▸ The problem:
Copy every record below, exactly as written.

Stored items
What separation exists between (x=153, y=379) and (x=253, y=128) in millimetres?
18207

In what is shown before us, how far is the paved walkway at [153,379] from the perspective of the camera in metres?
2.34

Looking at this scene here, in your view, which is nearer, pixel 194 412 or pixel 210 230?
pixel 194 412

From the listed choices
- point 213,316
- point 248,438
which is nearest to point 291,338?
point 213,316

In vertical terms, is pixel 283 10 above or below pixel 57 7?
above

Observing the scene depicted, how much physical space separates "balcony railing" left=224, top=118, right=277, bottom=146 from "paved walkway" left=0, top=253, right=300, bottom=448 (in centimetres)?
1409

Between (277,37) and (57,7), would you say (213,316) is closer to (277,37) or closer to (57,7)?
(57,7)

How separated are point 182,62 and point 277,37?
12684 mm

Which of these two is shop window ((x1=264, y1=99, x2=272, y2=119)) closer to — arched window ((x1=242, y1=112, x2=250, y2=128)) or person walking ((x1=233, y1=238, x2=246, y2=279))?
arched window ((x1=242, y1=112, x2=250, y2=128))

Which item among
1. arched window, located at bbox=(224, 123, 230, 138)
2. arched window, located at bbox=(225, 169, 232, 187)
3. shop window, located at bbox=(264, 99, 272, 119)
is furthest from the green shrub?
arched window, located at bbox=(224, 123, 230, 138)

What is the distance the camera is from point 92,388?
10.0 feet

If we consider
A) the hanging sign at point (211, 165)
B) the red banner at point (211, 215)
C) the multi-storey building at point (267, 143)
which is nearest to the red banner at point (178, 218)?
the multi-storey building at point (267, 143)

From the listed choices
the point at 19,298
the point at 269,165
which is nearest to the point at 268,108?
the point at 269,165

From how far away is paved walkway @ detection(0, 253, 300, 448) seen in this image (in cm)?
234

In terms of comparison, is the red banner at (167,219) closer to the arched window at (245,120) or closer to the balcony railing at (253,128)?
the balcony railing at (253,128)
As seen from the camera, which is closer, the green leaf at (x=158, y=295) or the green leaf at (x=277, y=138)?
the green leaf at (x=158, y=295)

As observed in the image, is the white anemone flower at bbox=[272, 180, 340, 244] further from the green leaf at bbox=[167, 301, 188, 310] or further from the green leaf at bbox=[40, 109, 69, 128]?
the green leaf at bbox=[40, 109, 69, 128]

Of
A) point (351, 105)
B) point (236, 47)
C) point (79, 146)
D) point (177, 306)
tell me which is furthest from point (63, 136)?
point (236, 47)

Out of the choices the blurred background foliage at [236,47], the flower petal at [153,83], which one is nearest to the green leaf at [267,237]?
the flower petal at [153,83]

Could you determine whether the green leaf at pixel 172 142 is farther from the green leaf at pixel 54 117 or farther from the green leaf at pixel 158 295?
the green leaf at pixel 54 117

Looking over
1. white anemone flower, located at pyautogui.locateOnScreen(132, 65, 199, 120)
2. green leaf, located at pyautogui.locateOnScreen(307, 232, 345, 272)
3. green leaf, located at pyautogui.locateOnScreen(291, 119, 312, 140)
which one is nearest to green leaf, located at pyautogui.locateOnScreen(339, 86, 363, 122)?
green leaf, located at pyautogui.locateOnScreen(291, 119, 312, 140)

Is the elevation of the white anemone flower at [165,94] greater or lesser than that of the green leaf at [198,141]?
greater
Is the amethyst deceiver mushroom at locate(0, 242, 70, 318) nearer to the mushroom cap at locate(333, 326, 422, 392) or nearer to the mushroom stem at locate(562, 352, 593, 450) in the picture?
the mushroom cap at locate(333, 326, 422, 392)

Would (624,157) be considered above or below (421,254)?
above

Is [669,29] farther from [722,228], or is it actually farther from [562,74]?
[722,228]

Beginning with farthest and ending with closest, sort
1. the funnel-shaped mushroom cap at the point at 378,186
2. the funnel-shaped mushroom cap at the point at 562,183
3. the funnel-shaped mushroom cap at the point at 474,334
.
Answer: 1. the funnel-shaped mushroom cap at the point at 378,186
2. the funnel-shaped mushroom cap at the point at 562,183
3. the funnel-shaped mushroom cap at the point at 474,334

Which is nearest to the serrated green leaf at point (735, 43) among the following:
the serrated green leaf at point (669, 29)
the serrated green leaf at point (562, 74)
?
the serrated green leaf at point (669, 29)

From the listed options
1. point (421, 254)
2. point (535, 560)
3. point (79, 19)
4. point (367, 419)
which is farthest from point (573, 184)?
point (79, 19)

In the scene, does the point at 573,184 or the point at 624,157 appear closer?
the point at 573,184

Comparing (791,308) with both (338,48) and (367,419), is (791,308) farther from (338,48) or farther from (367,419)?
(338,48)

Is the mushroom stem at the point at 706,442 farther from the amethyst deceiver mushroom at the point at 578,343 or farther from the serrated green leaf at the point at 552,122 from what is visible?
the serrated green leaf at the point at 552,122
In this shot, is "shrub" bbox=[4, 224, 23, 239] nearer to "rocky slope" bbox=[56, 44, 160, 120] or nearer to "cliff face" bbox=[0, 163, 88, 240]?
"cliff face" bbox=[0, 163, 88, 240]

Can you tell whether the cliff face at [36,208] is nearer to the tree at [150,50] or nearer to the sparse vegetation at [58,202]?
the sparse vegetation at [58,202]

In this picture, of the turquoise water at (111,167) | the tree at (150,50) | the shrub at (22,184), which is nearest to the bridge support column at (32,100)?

▸ Completed task:
What separation exists between (x=153, y=379) and (x=253, y=128) in millimetres?
18207

In what is shown before us, how far is the paved walkway at [153,379] from the perspective of the camera in metres?
2.34

Looking at this scene here, in your view, which is nearer, pixel 194 412 or pixel 210 230?
pixel 194 412

From the listed choices
- point 213,316
- point 248,438
which is nearest to point 291,338?
point 213,316

In vertical terms, is pixel 283 10 above or below pixel 57 7?
above

Observing the scene depicted, how much physical space separates "balcony railing" left=224, top=118, right=277, bottom=146 from "paved walkway" left=0, top=253, right=300, bottom=448 (in centimetres)?
1409

Between (277,37) and (57,7), would you say (213,316) is closer to (277,37) or closer to (57,7)?
(57,7)

How separated are point 182,62 and point 277,37?
12684 mm

Which of these two is shop window ((x1=264, y1=99, x2=272, y2=119)) closer to — arched window ((x1=242, y1=112, x2=250, y2=128)) or person walking ((x1=233, y1=238, x2=246, y2=279))?
arched window ((x1=242, y1=112, x2=250, y2=128))

Which item among
1. arched window, located at bbox=(224, 123, 230, 138)
2. arched window, located at bbox=(225, 169, 232, 187)
3. shop window, located at bbox=(264, 99, 272, 119)
is furthest from the green shrub?
arched window, located at bbox=(224, 123, 230, 138)

What is the distance the camera is from point 92,388?
10.0 feet

If we consider
A) the hanging sign at point (211, 165)
B) the red banner at point (211, 215)
C) the multi-storey building at point (267, 143)
which is nearest to the red banner at point (178, 218)?
the multi-storey building at point (267, 143)

From the listed choices
the point at 19,298
the point at 269,165
which is nearest to the point at 268,108?
the point at 269,165

From how far away is paved walkway @ detection(0, 253, 300, 448) seen in this image (in cm)?
234

In terms of comparison, is the red banner at (167,219) closer to the arched window at (245,120) or closer to the balcony railing at (253,128)?
the balcony railing at (253,128)
As seen from the camera, which is closer, the green leaf at (x=158, y=295) or the green leaf at (x=277, y=138)?
the green leaf at (x=158, y=295)

As observed in the image, is the white anemone flower at bbox=[272, 180, 340, 244] further from the green leaf at bbox=[167, 301, 188, 310] or further from the green leaf at bbox=[40, 109, 69, 128]?
the green leaf at bbox=[40, 109, 69, 128]

Of
A) point (351, 105)
B) point (236, 47)
C) point (79, 146)
D) point (177, 306)
tell me which is furthest from point (63, 136)?
point (236, 47)

Out of the choices the blurred background foliage at [236,47], the flower petal at [153,83], which one is nearest to the green leaf at [267,237]?
the flower petal at [153,83]

Could you determine whether the green leaf at pixel 172 142 is farther from the green leaf at pixel 54 117 or farther from the green leaf at pixel 158 295?
the green leaf at pixel 54 117

Looking over
1. white anemone flower, located at pyautogui.locateOnScreen(132, 65, 199, 120)
2. green leaf, located at pyautogui.locateOnScreen(307, 232, 345, 272)
3. green leaf, located at pyautogui.locateOnScreen(291, 119, 312, 140)
which one is nearest to green leaf, located at pyautogui.locateOnScreen(339, 86, 363, 122)?
green leaf, located at pyautogui.locateOnScreen(291, 119, 312, 140)

Is the elevation of the white anemone flower at [165,94] greater or lesser than that of the green leaf at [198,141]?
greater
Is the amethyst deceiver mushroom at locate(0, 242, 70, 318) nearer to the mushroom cap at locate(333, 326, 422, 392) or nearer to the mushroom stem at locate(562, 352, 593, 450) in the picture?
the mushroom cap at locate(333, 326, 422, 392)

Would (624,157) be considered above or below (421,254)?
above

Is [669,29] farther from [722,228], or is it actually farther from [562,74]?
[722,228]

Beginning with farthest and ending with closest, sort
1. the funnel-shaped mushroom cap at the point at 378,186
2. the funnel-shaped mushroom cap at the point at 562,183
3. the funnel-shaped mushroom cap at the point at 474,334
.
Answer: 1. the funnel-shaped mushroom cap at the point at 378,186
2. the funnel-shaped mushroom cap at the point at 562,183
3. the funnel-shaped mushroom cap at the point at 474,334

Which is nearest to the serrated green leaf at point (735, 43) among the following:
the serrated green leaf at point (669, 29)
the serrated green leaf at point (562, 74)
?
the serrated green leaf at point (669, 29)

From the listed options
1. point (421, 254)
2. point (535, 560)
3. point (79, 19)
4. point (367, 419)
which is farthest from point (573, 184)?
point (79, 19)

In the scene, does the point at 573,184 or the point at 624,157 appear closer?
the point at 573,184

Comparing (791,308) with both (338,48) and (367,419), is (791,308) farther from (338,48) or farther from (367,419)?
(338,48)

Is the mushroom stem at the point at 706,442 farther from the amethyst deceiver mushroom at the point at 578,343 or farther from the serrated green leaf at the point at 552,122 from what is visible?
the serrated green leaf at the point at 552,122
In this shot, is "shrub" bbox=[4, 224, 23, 239] nearer to "rocky slope" bbox=[56, 44, 160, 120] or nearer to "cliff face" bbox=[0, 163, 88, 240]?
"cliff face" bbox=[0, 163, 88, 240]

Can you tell whether the cliff face at [36,208] is nearer to the tree at [150,50] or nearer to the sparse vegetation at [58,202]?
the sparse vegetation at [58,202]

In this picture, of the turquoise water at (111,167) | the tree at (150,50) | the shrub at (22,184), which is nearest to the bridge support column at (32,100)?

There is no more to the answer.